**REQUIRED WORK:**
**A.** Translate this sentence from the piece on advertising music into Spanish: "Stick something to a tune and it becomes instantly memorable."
**B.** Carry on the piece about music in advertising, picking up after its final sentence.

**TEXT FOR ANALYSIS:**
Or, if you prefer:
We buy any car. Dot com. Any any any any any any any.
Loathe them or loathe them (there is no ‘love’) you have to respect the transparent, gleefully aggressive sales messages put across by advert jingles. Stick something to a tune and it becomes instantly memorable. I can probably still recite the phone number for 1990s Saturday morning TV show Live and Kicking, for example.
But with the stratospheric levels of funding available to modern advertising executives, the promotional tactics have become stealthier. TV spots now look like Spike Jonez* shorts and, worst of all, have commoditised the music they feature. Bands can legitimately gain a fanbase by licensing a song for a major ad campaign. This song will then be repeated endlessly over sports highlight reels and, if you’re really lucky, during the emotional climax of TV shows called ‘A Gypsy Made Over My Obese Octuplets in Essex’.
The bigger problem here is that bands are now writing songs which they explicitly intend to be marketed alongside a particular brand. And I think ‘Advert Music’ is now a self-perpetuating genre. You could argue that adverts just follow what’s fashionable and do not ‘create’ cultural movements in and of themselves. But you would be wrong. Because the point of an advert is to sell a dream and hope that society is encouraged to fulfil it by buying a new pair of shoes/a particular type of bread.
Ok Go have taken this to its logical conclusion, with their singles playing second fiddle** to the viral videos they pump out. They’re not a band, they’re a walking, defecating Rube Goldberg machine. What are their songs about? No one knows. Does it matter? Of course not. In fact I bet if you go back and listen to their most recent single you’ll find it’s just the lead singer reciting the ingredients off the back of a packet of Quavers to the sound of someone trying to load a floppy disk. Into their bum.

**RECORDED DATA:**
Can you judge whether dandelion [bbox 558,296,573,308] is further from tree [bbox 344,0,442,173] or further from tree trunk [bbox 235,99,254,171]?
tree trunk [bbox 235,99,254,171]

**ANSWERS PER TASK:**
**A.** Ponle música a algo y se vuelve memorable al instante.

**B.**
There’s nothing wrong with bands marketing themselves, of course. But if you end up forming yourself around a conceit developed to sell sunglasses then reaching a level of relevance beyond that is impossible. Plus you’ll be encroaching on the market cornered by mainstream rap.
A friend pointed out to me that many songs used on adverts at the moment are cover versions of older, upbeat tracks remade using a reedy-voiced modern person in a much slower, sappier style. Take, for example, Ellie Goulding’s version of Your Song on that John Lewis advert. Or that other John Lewis advert with a track from The Smiths apparently being sung by a lady with vocal chords made of fresh hay and wishful thinking. Fuck John Lewis.
If you want a definition of contemporary Advert Music, or AdCore or whatever, then this might help:
Advert Music (n) – A type of audio recording, typically accompanying images of people dicking about on bikes/in a forest, which could be described as ‘ethereal’ or ‘like, genuine inspiring retro whimsy’ by someone wearing glasses that they don’t need.
All I know is that washing machines live longer with Calgon. That’s an inalienable truth to cling onto.
*And sometimes they are.
**I bet they’d love to have a fiddle player, the hipster anuses. Preferably one dressed as a chimney sweep wearing an ‘ironic’ crown.